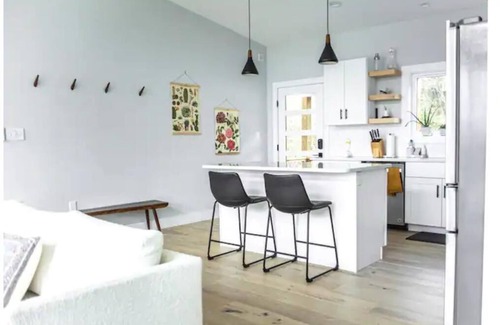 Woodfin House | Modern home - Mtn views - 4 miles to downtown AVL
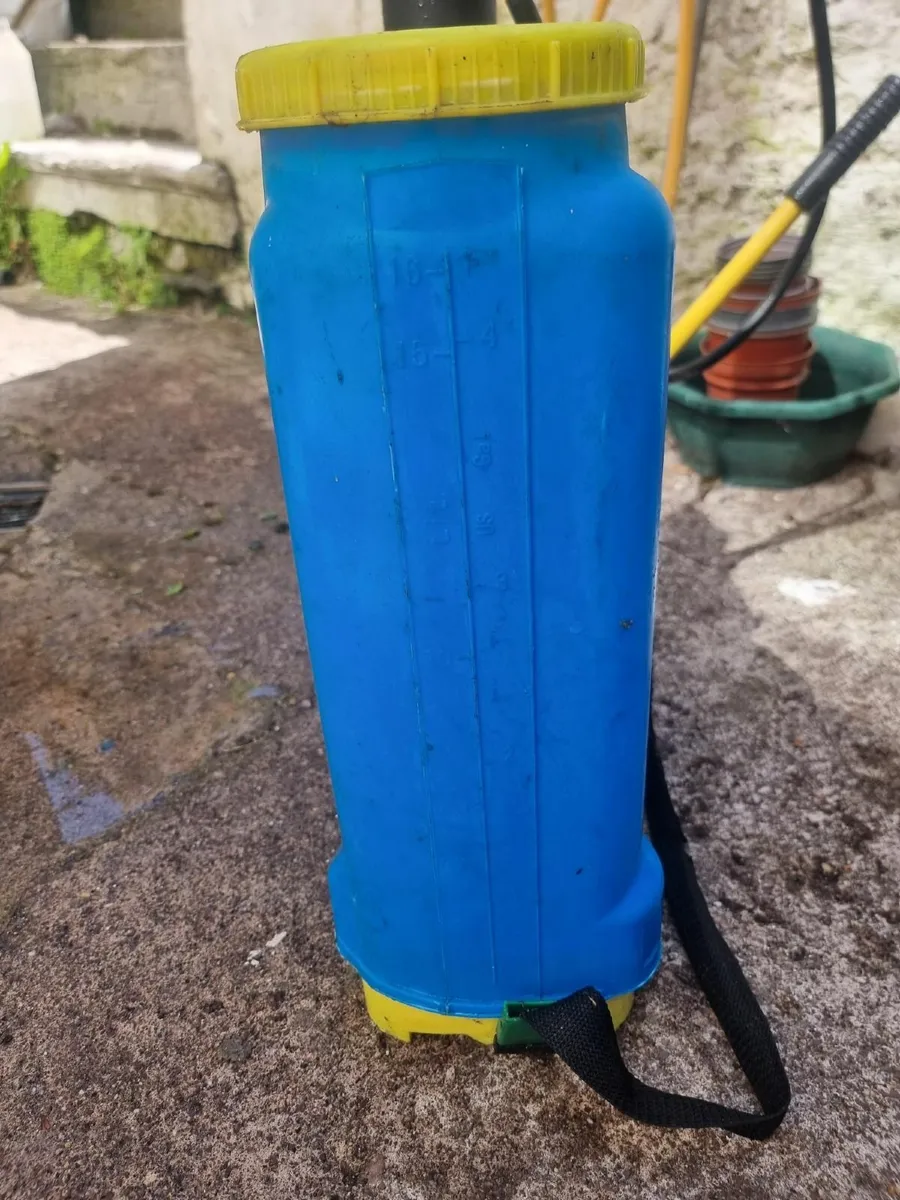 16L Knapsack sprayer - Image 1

==

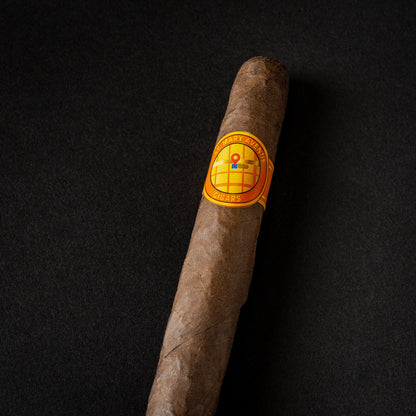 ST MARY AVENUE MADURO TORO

* * *

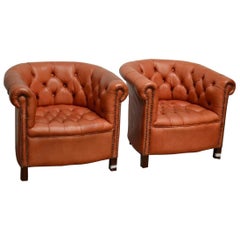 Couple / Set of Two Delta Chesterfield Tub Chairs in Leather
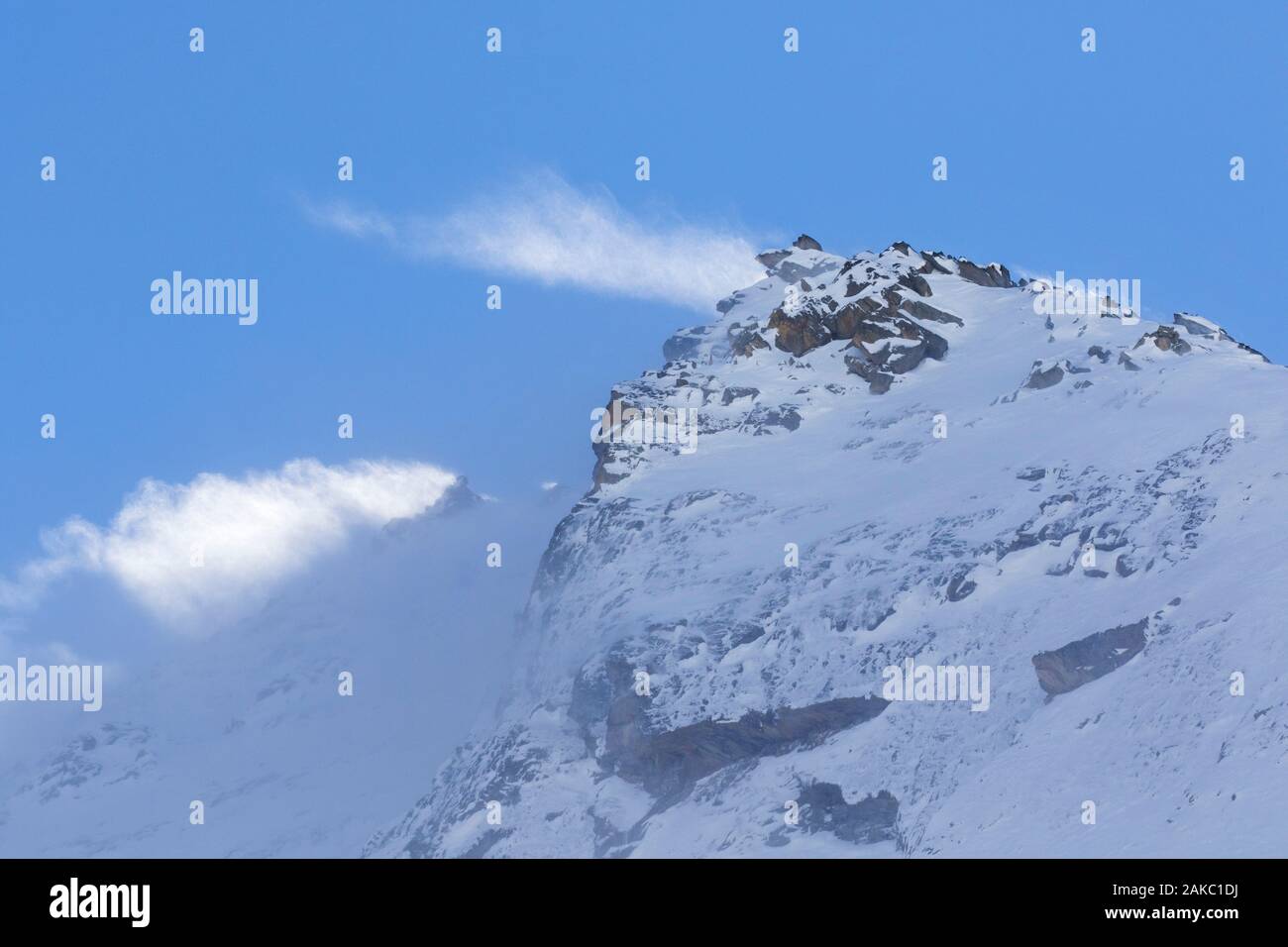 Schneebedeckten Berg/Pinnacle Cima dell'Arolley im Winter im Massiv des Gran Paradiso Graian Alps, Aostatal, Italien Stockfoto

* What you should do:
Render everything from the entry containing "Couple / Set" down to the entry containing "Schneebedeckten Berg/Pinnacle Cima" as a Markdown table with the columns Row and Text, one numbered row per line and no blank lines. Leave the pictures out.

* Solution to this problem:
| Row | Text |
|---|---|
| 1 |  Couple / Set of Two Delta Chesterfield Tub Chairs in Leather |
| 2 |  Schneebedeckten Berg/Pinnacle Cima dell'Arolley im Winter im Massiv des Gran Paradiso Graian Alps, Aostatal, Italien Stockfoto |